The monthly rationing of mobile data, which usually means turning off Google Maps and guessing your way to your next coffee for a week, is about as Canadian as hockey and being in denial about racism.
This is because Canada has some of the most expensive and restrictive data plans in the world, as has been documented again and again. Pair this regularly occurring frustration with the knowledge that the country's mobile industry is dominated by an oligarchy made up of three major providers—Bell Canada, Telus, and Rogers—and you've got yourself some angry hosers there b'ye.
Starting Monday, in an effort to mitigate "sticker shock" when the phone bill comes in, the Canadian Radio-television and Telecommunications Commission (CRTC) is reviewing its Wireless Code for providers. This code of conduct requires companies to give customers a copy of their contract, notify users when they've reached a certain amount of overage fees, ensure that providers unlock devices or provide folks with the means to do so, and more.
This review and accompanying public consultation is much-needed, because a "mystery shopper" experiment by a team of Canadian lawyers and submitted to the CRTC revealed that out of six providers (including the big three), almost none of them complied with the requirements set out in the Code.
What the Code doesn't cover, however, and what critics like Open Media told the CBC the CRTC should be focusing on, is the price of data in Canada in the first place.

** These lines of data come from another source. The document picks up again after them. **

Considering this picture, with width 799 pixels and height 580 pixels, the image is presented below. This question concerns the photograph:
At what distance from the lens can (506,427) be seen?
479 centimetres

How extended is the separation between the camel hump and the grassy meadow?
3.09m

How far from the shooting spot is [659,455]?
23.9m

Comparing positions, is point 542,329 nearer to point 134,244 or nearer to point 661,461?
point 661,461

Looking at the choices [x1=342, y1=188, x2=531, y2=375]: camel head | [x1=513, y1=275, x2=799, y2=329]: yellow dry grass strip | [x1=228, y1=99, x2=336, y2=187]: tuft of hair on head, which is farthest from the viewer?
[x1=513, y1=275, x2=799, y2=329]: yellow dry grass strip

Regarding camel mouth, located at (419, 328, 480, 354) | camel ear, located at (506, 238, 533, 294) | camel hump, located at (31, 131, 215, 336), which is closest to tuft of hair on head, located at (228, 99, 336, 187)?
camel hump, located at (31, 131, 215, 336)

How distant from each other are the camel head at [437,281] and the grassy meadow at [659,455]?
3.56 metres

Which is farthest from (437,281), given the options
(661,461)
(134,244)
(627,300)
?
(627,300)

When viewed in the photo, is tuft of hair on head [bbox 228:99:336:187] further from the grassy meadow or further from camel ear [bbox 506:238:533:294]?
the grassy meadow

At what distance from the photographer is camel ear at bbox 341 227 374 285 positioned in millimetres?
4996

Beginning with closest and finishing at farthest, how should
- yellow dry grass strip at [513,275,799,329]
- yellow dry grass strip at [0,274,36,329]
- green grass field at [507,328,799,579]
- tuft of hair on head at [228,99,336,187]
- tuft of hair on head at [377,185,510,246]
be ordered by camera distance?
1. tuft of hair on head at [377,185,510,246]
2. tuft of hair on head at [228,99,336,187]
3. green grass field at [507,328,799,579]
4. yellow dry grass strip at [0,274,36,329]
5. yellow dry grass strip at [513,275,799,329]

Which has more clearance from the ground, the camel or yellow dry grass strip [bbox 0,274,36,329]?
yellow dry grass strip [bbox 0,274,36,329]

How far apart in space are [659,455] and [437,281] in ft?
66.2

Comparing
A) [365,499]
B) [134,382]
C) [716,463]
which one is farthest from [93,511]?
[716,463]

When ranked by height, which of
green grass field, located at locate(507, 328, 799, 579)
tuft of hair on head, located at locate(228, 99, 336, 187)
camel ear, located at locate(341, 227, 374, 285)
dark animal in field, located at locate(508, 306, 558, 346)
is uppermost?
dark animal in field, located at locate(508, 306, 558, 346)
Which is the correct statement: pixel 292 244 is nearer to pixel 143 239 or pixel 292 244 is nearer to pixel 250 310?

"The most expensive mobile data countries are Canada, Belgium, Germany, Czech Republic and the Netherlands and—as a consequence—mobile users in these countries are using very little mobile data," a 2016 report by telecom research firm Tefficient stated. The providers in these countries, including Canada, also have the highest revenues per gigabyte of mobile data.
Home internet prices here are some of the highest in the world, and citizens are famously unhappy with it. This has led some folks to try out creative solutions, like linking hardware together to form a local network. The CRTC has made strides in this area, however, mandating that large companies must share super-fast fiber infrastructure with smaller competitors and provide an unlimited data option for customers.
Despite progress in this area—and, it's worth noting, cable TV—mobile data has been unaddressed, leaving many Canadians to treat their monthly data allowance like the last can of caviar in a luxury fallout shelter. At the very least, the CRTC may decide to crack down on providers fulfilling even the basic requirements set out in the Code right now.